Each time the MOSFET's fire they short out the RC circuit formed by R4 and C1 (also R6 and C2).  This RC circuit 
takes about two seconds to charge, and when it does voltage then flows into D2, lighting it up and warning the driver 
(or flowing through D5 to the NPN transistor which lights the lamp, etc...).  When a pulse hits Q1 (or Q2) it drains C1 
(or C2) preventing the indicator circuit from ever getting enough voltage to light.  As long as there is a steady supply of 
pulses the RC circuit never charges and the light never lights.” 

The polarity of the pickups on the plug wires makes no difference, since the pickup will put out a voltage pulse in one 
direction when the spark starts and a very similar pulse in the opposite direction when the spark stops.  Corkan:  “...and 
thus the reason for the first diode.  In fact the circuit is sensitive enough that polarity will not make a difference, even 
though you can see a small difference in the signal on an oscilloscope.” 

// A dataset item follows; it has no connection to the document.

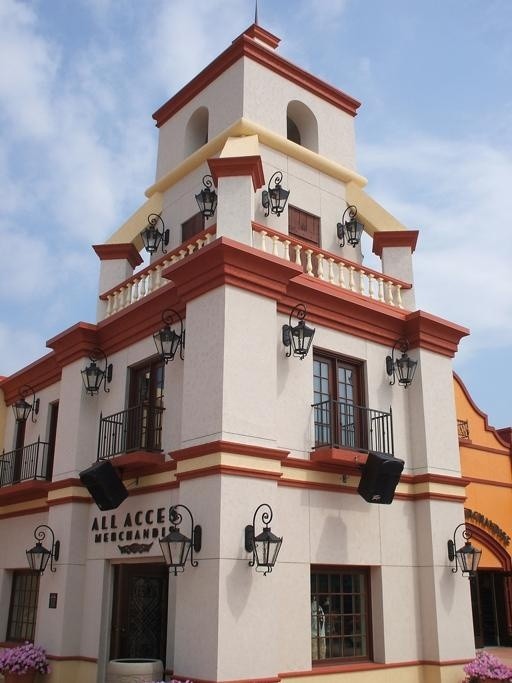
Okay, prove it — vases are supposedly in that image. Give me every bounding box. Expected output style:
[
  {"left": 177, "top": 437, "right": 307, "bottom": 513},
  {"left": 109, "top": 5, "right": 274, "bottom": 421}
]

An alternative warning system idea would be to detect the overheating of the cat itself, as discussed on page 317.  This 
has the advantage of indicating a problem no matter what the cause.  

 

AUTOMATIC SHUTDOWN:  Once you have some sort of failure detection system that will tell you that the Marelli 
has quit firing one bank, there is still the question of what to do with the indication.  You could provide an idiot light, 
but anyone that drives despite a sudden lack of horsepower may likewise drive despite a warning light; some XJ-S 
owners allow others to drive their cars and don’t want to have to lecture them on the importance of a particular idiot 
light each time.  Another possibility is to have the sensor shut down the car.  If Corkan’s ignition monitoring circuit can 
light one of the dash indicators, it could just as well be used to operate a relay to shut off power to the ignition -- but 
you’d have to install the relay so that it doesn’t cut off the ignition when the ignition switch is in the “start” position or 
you’ll never get the car started.  The OEM starter relay has a contact that will work perfectly, left over from the days 
when a ballast resistor was used with a coil but was bypassed during starting; just use the same contact to bypass the 
cutout relay. 

A better idea, though, is to use the relay to shut off power to the EFI system or to the injectors themselves.  That way 
starting won’t be a problem; as soon as the starter turns the engine over and the system detects some ignition pulses, the 
EFI will be enabled and the car will start. 

 

LIMP-HOME MODE:  Automatically shutting off the engine in the event of six-cylinder operation protects the car but 
aggravates the driver, especially if it happens in traffic or in a bad neighborhood.  A better idea is to shut off fuel to the 
bank that has lost spark, thereby making it safe to drive the car on six cylinders.  That same relay idea should work for 
this, using Corkan’s circuit with two separate Q3’s (you can omit diodes D5 and D6 if each subcircuit controls its own 
Q3) to control separate fuel injector shutoff relays for each bank.  Starting should take care of itself; as soon as sparks 
are detected in each bank, that bank’s fuelling will be enabled and the engine will start. 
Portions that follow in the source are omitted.